I used Wolfram-Alpha to try to find the sum $$\sum_{n=0}^\infty (-1)^n\ln\frac{n+2}{n+1}.$$
While it only gave a numerical result, it showed the partial sum formula included $\text{LerchPhi}^{(0,1,0)}(-1,0,m+2)$, where $\Phi(x,s,a)$ is the Lerch Transcendent. I'm not sure how to relate the two. Is $(x,s,a)$ the superscripted parenthesis?

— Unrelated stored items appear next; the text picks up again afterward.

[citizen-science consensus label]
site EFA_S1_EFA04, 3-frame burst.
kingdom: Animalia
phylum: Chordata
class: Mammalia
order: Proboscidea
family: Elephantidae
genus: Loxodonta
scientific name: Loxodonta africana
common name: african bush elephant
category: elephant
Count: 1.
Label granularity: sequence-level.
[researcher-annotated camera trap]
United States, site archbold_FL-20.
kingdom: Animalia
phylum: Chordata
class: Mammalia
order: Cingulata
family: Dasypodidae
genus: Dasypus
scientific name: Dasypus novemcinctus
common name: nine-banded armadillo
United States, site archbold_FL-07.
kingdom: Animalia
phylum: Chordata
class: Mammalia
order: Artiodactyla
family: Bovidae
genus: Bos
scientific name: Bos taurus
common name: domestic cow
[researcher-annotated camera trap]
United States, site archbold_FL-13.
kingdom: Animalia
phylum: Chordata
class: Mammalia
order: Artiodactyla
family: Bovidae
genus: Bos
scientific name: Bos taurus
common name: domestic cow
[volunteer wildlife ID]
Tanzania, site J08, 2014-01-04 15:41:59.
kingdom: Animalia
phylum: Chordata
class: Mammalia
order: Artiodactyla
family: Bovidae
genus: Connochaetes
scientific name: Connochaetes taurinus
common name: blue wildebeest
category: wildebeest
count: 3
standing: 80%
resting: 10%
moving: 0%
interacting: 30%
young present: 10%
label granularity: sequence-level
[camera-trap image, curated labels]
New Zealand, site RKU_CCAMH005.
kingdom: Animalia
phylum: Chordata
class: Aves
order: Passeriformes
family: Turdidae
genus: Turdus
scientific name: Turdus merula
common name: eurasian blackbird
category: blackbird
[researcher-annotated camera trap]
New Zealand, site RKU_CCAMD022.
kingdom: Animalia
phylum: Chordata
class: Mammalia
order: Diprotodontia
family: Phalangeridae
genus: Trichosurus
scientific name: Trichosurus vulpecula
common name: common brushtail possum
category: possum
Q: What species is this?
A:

Or the other, and why is there two?
Thanks.
By the unlimited power of Frullani's theorem
$$\sum_{n\geq 0}(-1)^n\log\frac{n+2}{n+1}=\int_{0}^{+\infty}\frac{dx}{x}\sum_{n\geq 0}(-1)^n\left(e^{-(n+1)x}-e^{-(n+2)x}\right)=\int_{0}^{+\infty}\frac{1-e^{-x}}{x(1+e^x)}\,dx$$ where the last integral can be computed from the Laplace transform of the $\tanh $ function, that depends on $\psi$. Or, simply, notice that your series is the logarithm of Wallis' product, hence its value is $\color{red}{\large{\log\frac{\pi}{2}}}$.